▸ GIVEN RECORDS:
==========
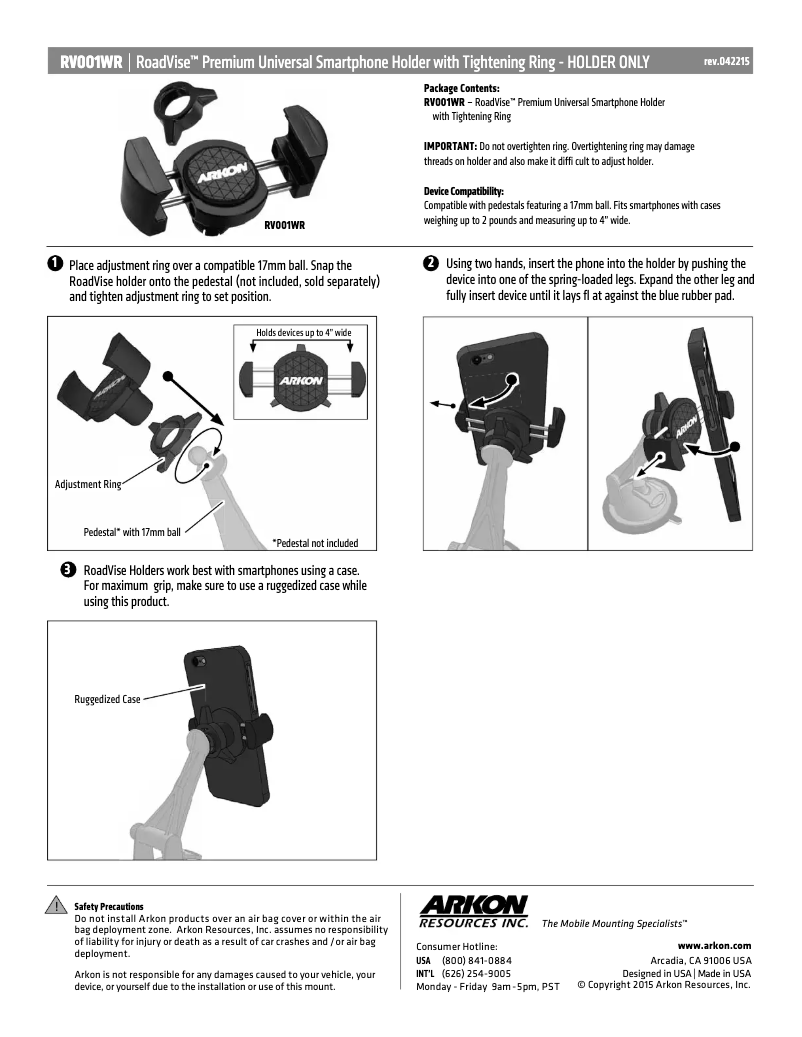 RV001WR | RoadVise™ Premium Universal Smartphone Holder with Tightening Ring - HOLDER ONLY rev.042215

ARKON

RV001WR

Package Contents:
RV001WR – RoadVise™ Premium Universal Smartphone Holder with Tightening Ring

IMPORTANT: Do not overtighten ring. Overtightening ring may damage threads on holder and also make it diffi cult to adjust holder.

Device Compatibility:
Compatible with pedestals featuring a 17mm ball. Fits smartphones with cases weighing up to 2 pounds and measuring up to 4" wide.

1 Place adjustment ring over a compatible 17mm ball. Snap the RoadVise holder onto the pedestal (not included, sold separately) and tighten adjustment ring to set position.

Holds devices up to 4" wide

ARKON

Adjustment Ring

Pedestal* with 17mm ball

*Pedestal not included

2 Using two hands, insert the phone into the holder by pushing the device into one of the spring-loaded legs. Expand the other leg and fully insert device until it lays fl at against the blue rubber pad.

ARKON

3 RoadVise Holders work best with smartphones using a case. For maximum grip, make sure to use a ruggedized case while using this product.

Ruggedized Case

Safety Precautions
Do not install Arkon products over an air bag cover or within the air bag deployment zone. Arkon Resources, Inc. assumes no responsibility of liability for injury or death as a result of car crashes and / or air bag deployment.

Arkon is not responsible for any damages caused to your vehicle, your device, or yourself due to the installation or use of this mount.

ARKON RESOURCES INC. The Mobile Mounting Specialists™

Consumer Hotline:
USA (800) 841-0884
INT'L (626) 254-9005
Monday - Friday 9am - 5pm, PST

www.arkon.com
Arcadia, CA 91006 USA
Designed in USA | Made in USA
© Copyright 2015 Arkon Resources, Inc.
==========
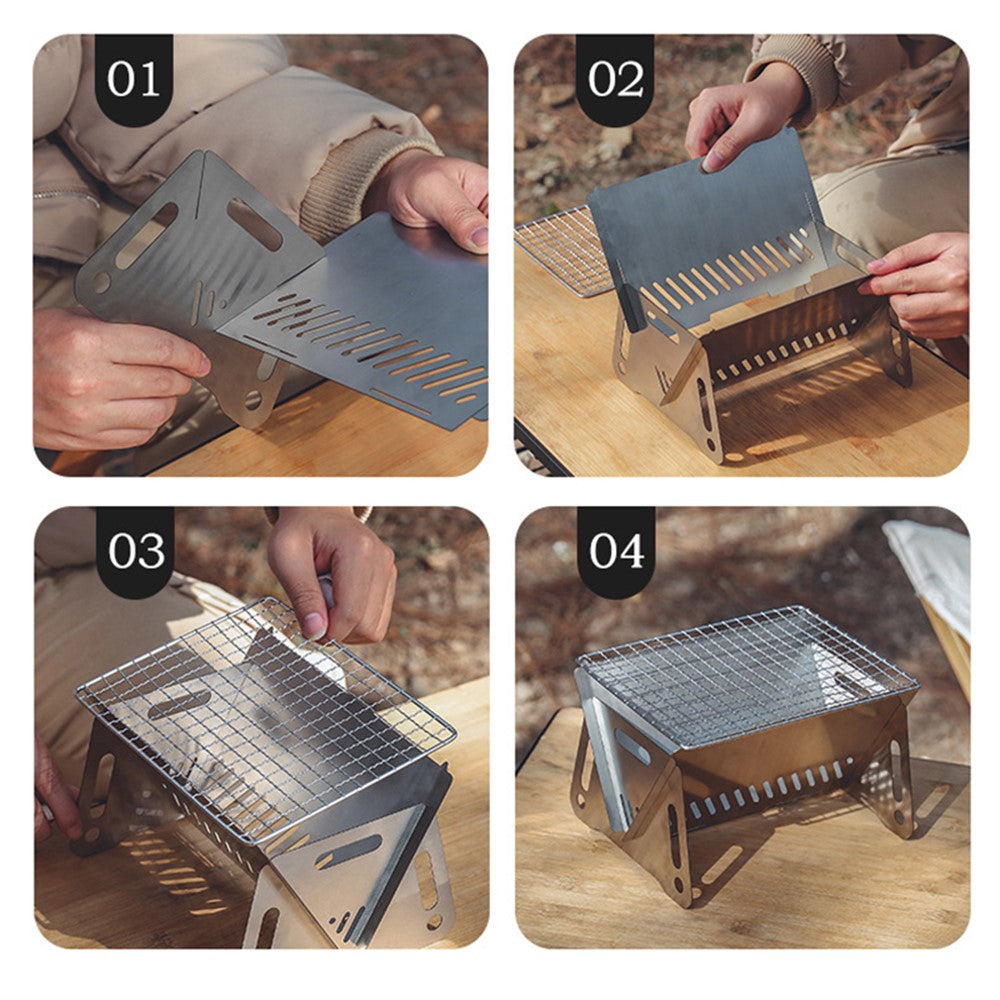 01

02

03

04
==========
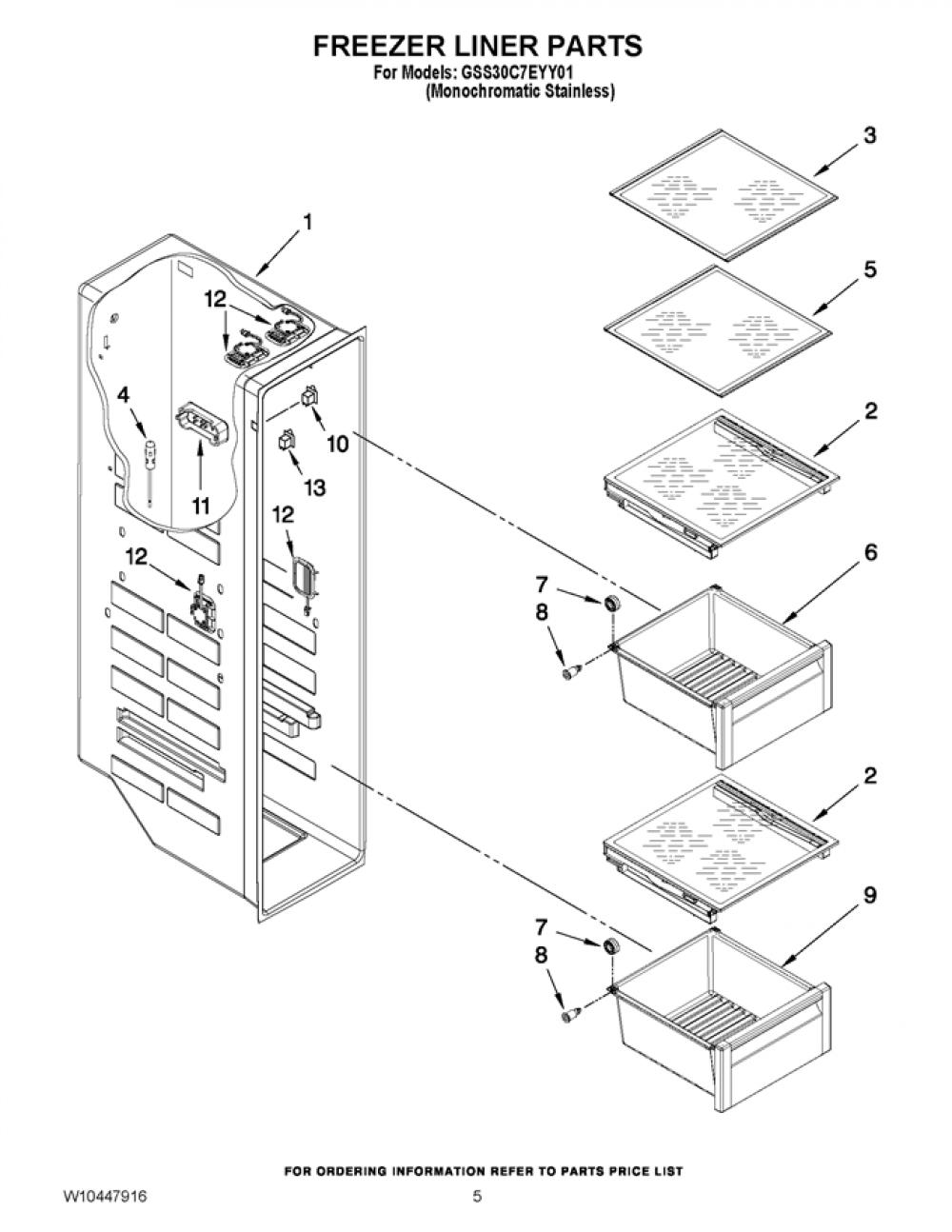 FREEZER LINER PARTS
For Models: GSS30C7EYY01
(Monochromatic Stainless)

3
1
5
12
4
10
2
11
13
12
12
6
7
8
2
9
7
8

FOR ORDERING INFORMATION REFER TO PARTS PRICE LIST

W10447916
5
==========
▸ WHAT YOU ARE ASKED TO DO: Please reproduce exactly the lines in the listing above from the one containing "Arcadia, CA 91006 USA" through the one containing "2015 Arkon Resources, Inc.", both included, and nothing more.

▸ EXPECTED OUTPUT:
Arcadia, CA 91006 USA
Designed in USA | Made in USA
© Copyright 2015 Arkon Resources, Inc.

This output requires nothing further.